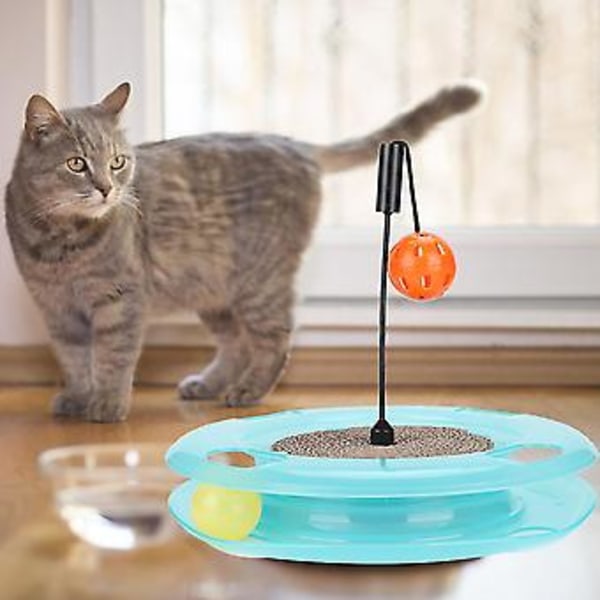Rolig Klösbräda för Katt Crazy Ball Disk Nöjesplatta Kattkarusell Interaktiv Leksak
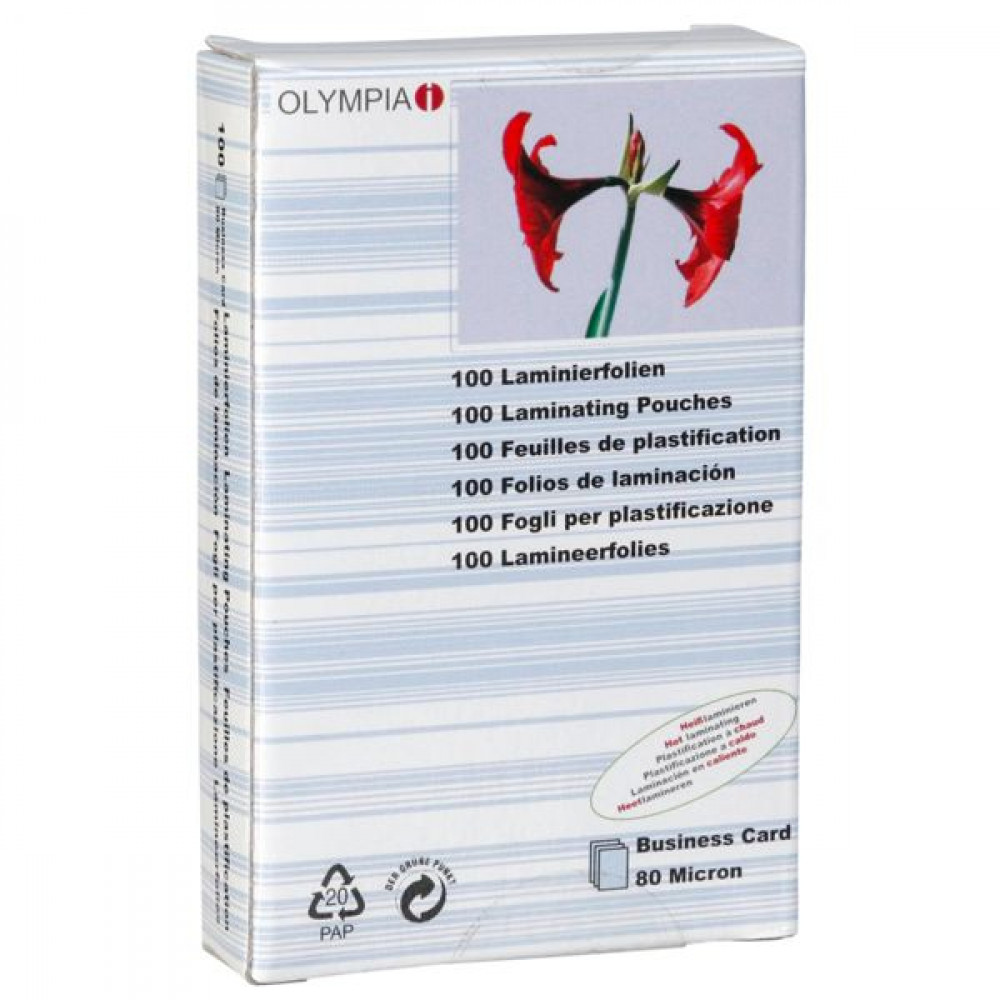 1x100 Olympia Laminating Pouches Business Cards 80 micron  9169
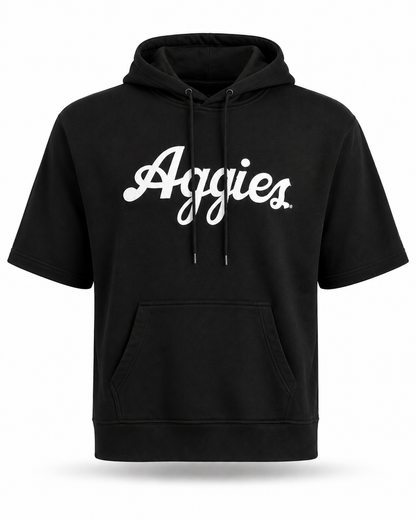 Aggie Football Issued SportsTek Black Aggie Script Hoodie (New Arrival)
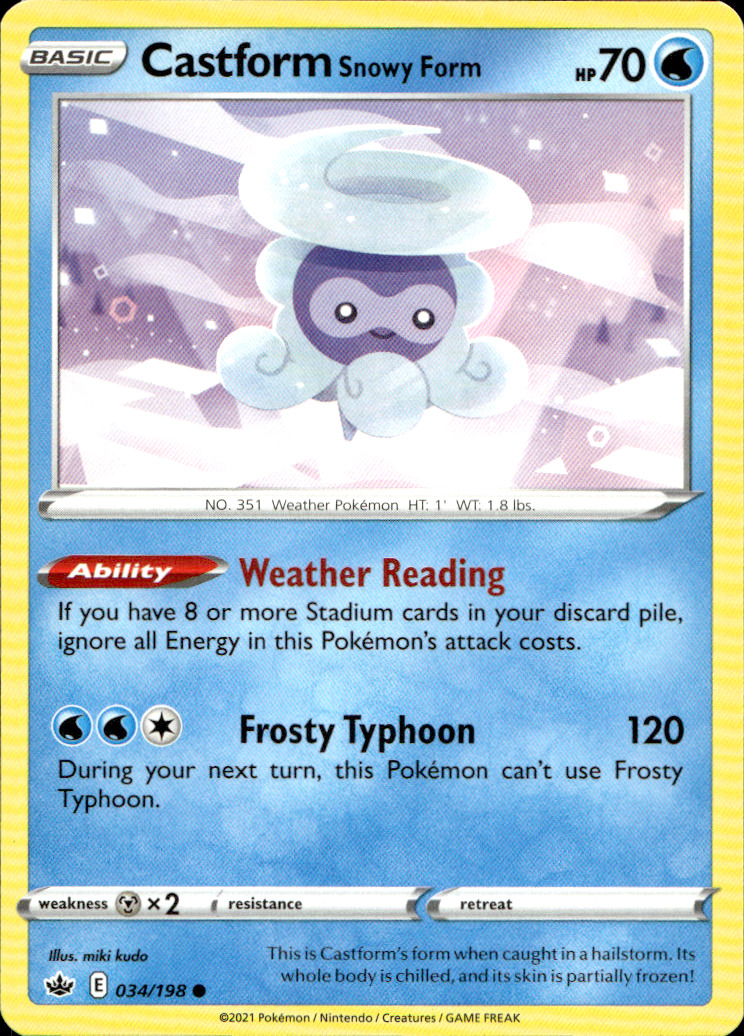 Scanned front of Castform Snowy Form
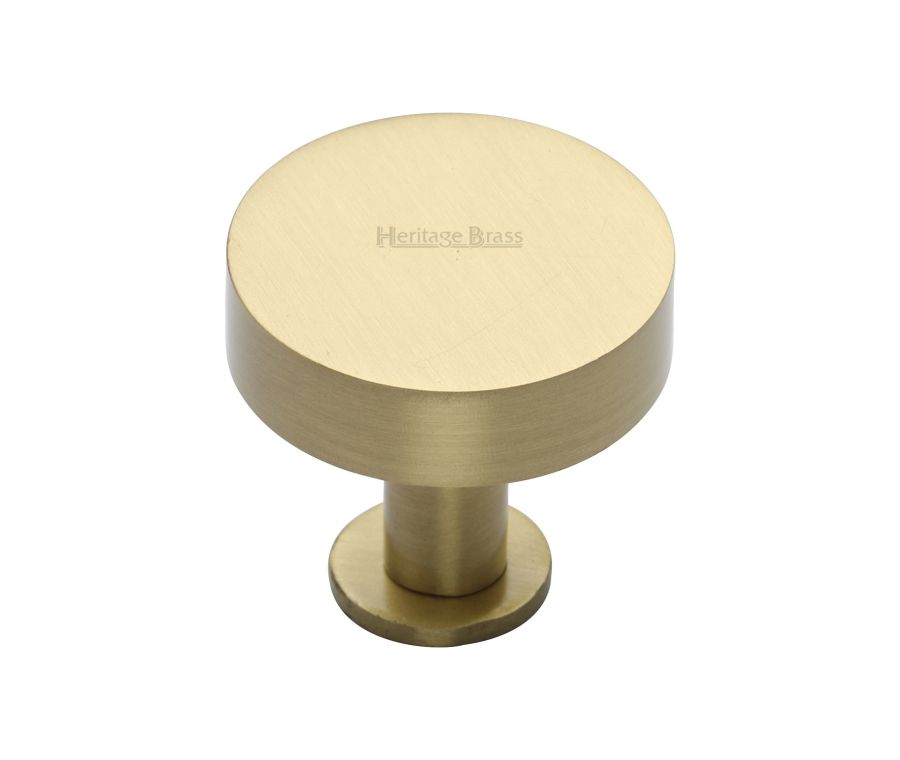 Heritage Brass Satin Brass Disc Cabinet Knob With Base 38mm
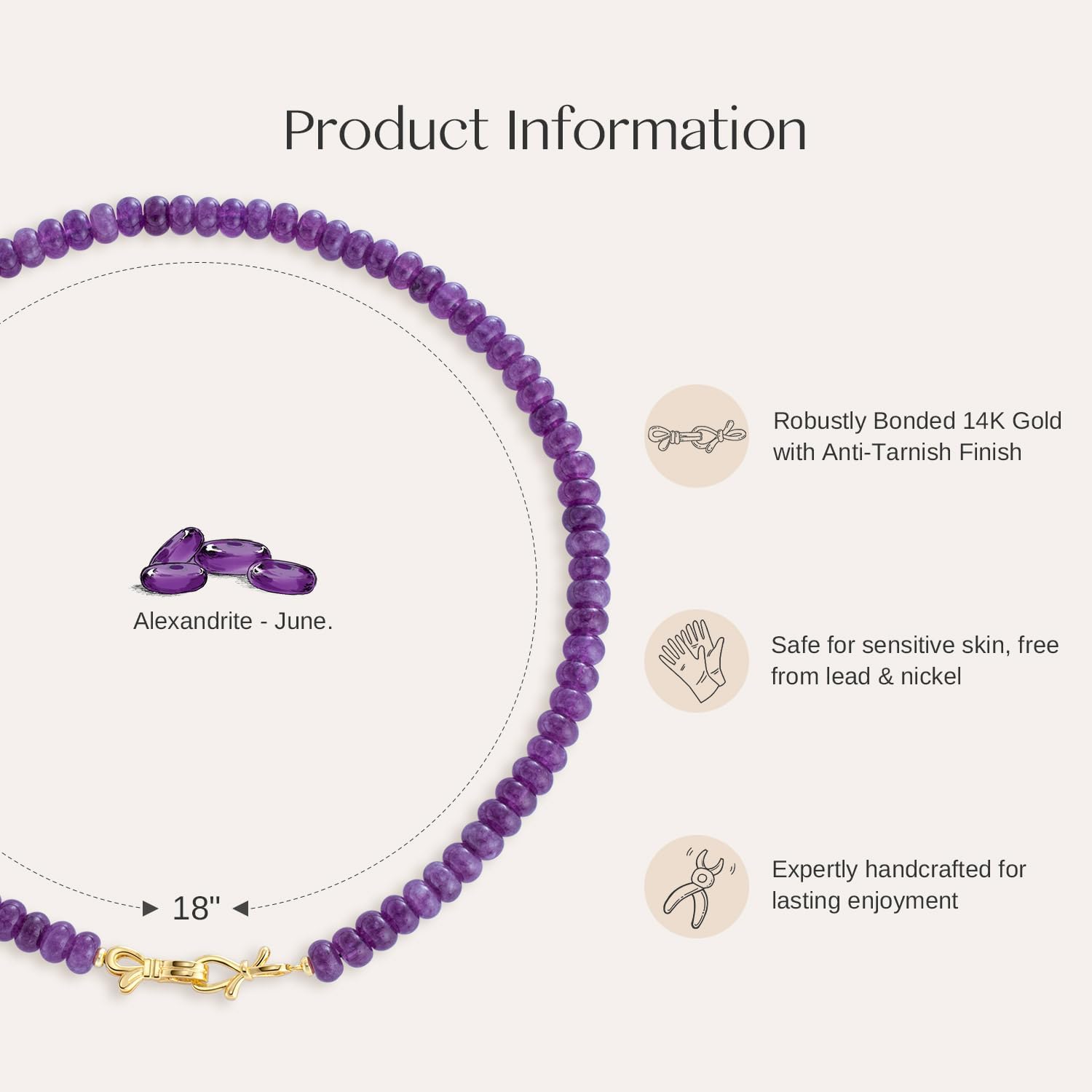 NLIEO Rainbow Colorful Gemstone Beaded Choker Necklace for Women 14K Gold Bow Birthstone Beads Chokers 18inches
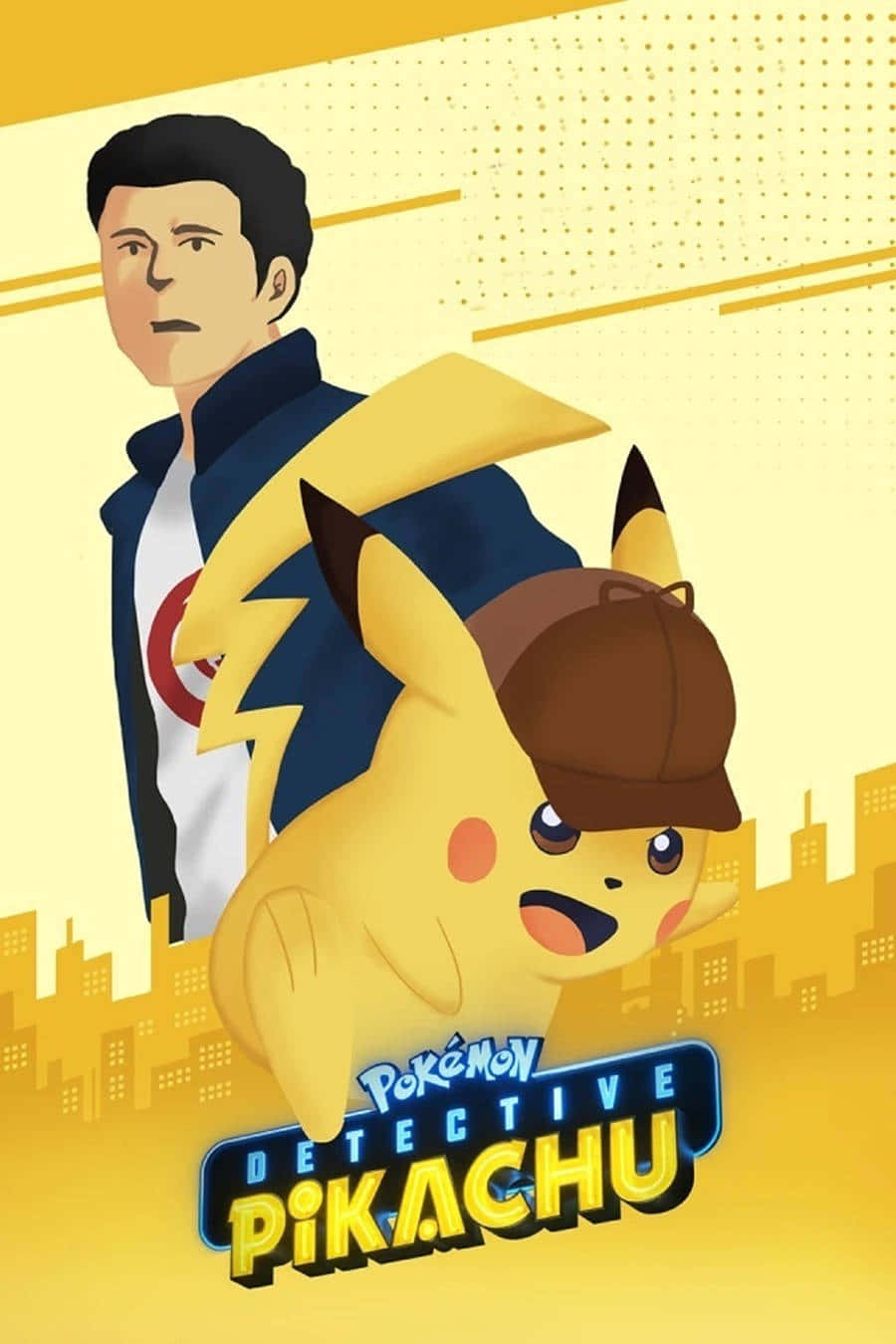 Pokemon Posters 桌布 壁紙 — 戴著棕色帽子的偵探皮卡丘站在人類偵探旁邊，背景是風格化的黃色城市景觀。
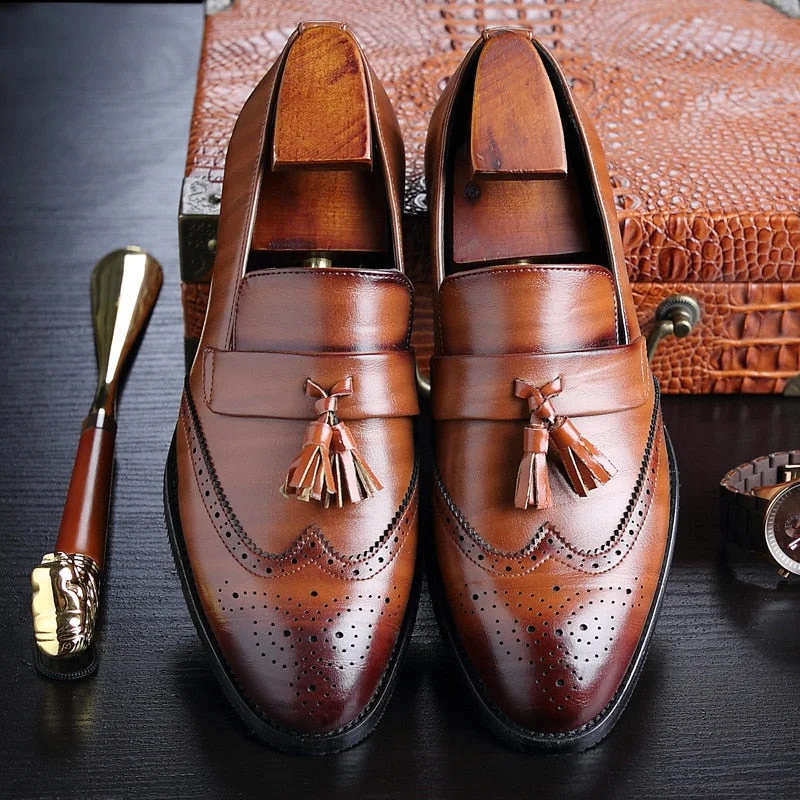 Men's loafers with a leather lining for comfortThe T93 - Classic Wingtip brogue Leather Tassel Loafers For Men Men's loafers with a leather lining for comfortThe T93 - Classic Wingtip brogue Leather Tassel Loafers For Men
+ + + +
Output every record above verbatim, one per line, without the picture markers.

Rolig Klösbräda för Katt Crazy Ball Disk Nöjesplatta Kattkarusell Interaktiv Leksak
 1x100 Olympia Laminating Pouches Business Cards 80 micron  9169
 Aggie Football Issued SportsTek Black Aggie Script Hoodie (New Arrival)
 Scanned front of Castform Snowy Form
 Heritage Brass Satin Brass Disc Cabinet Knob With Base 38mm
 NLIEO Rainbow Colorful Gemstone Beaded Choker Necklace for Women 14K Gold Bow Birthstone Beads Chokers 18inches
 Pokemon Posters 桌布 壁紙 — 戴著棕色帽子的偵探皮卡丘站在人類偵探旁邊，背景是風格化的黃色城市景觀。
 Men's loafers with a leather lining for comfortThe T93 - Classic Wingtip brogue Leather Tassel Loafers For Men Men's loafers with a leather lining for comfortThe T93 - Classic Wingtip brogue Leather Tassel Loafers For Men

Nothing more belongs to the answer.